Start of Available data

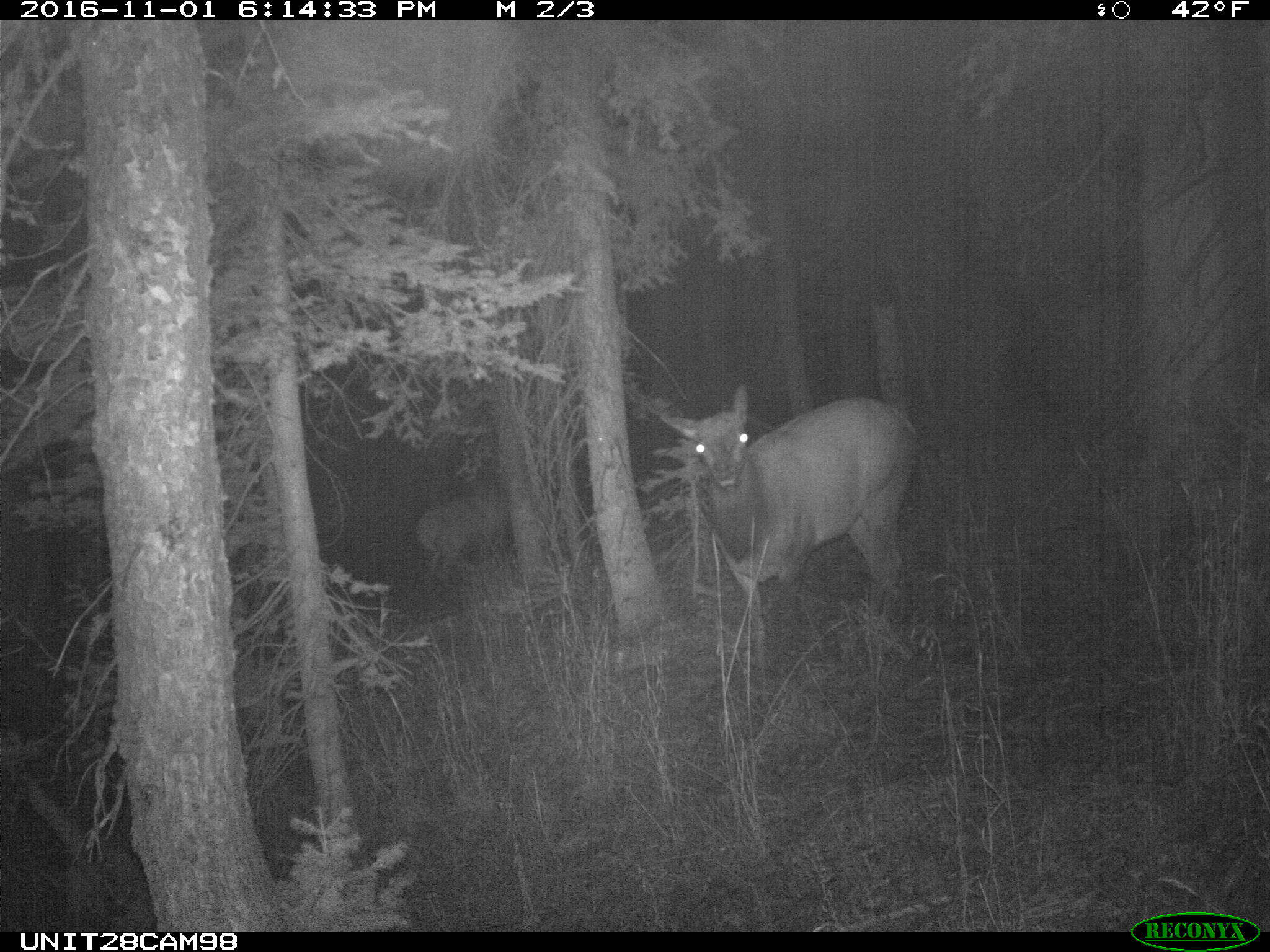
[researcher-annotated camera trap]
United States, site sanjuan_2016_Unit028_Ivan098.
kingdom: Animalia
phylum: Chordata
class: Mammalia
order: Artiodactyla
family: Cervidae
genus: Cervus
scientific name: Cervus elaphus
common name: red deer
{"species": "Cervus elaphus (red deer)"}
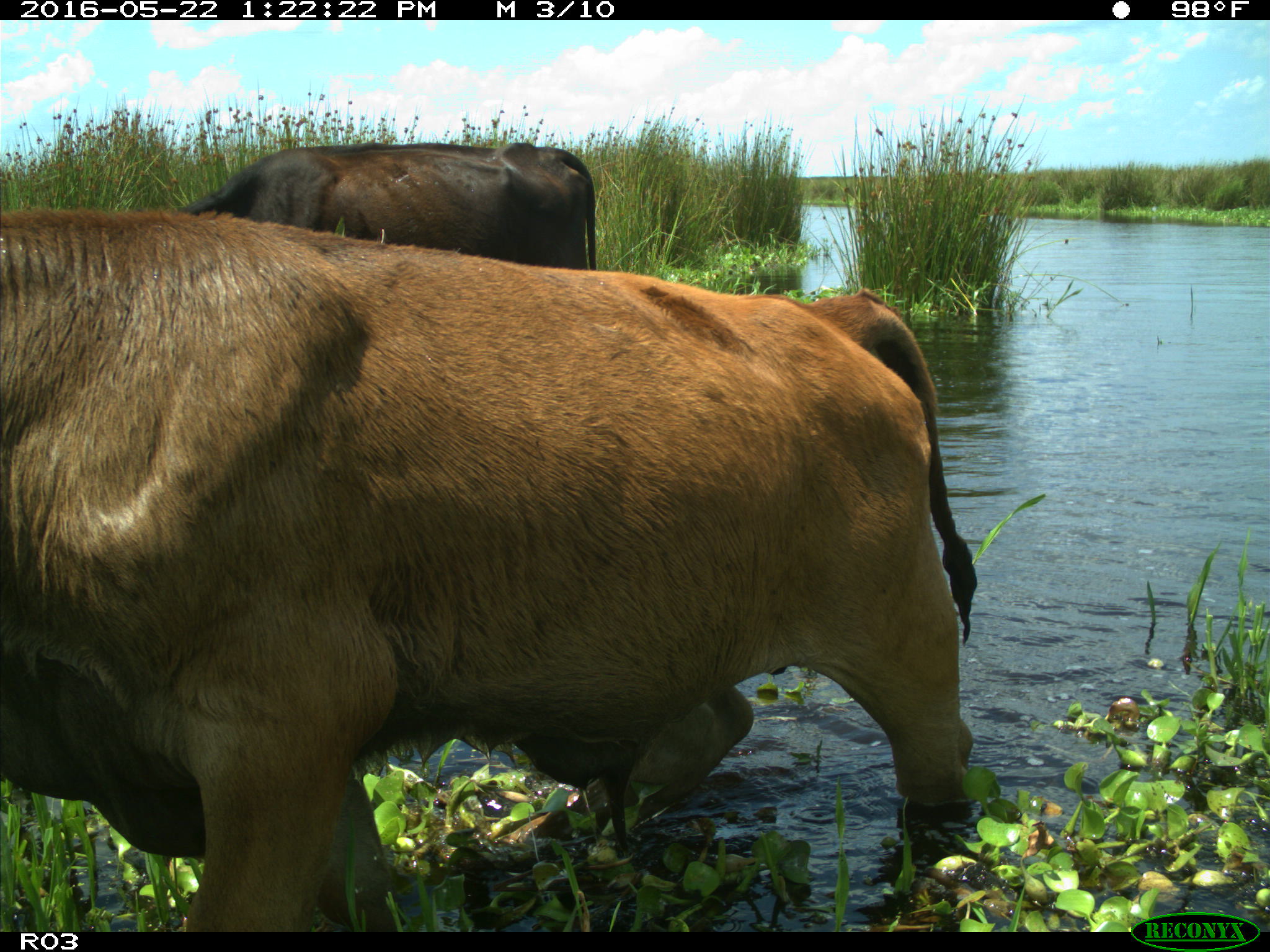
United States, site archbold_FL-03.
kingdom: Animalia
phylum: Chordata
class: Mammalia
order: Artiodactyla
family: Bovidae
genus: Bos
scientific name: Bos taurus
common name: domestic cow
Bos taurus (domestic cow).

End of Available data

Instructions for the task:
Reproduce the lines from the line containing "common name: red deer" through the end of the records above, exactly and inclusively, omitting pictures.

Result:
common name: red deer
{"species": "Cervus elaphus (red deer)"}
United States, site archbold_FL-03.
kingdom: Animalia
phylum: Chordata
class: Mammalia
order: Artiodactyla
family: Bovidae
genus: Bos
scientific name: Bos taurus
common name: domestic cow
Bos taurus (domestic cow).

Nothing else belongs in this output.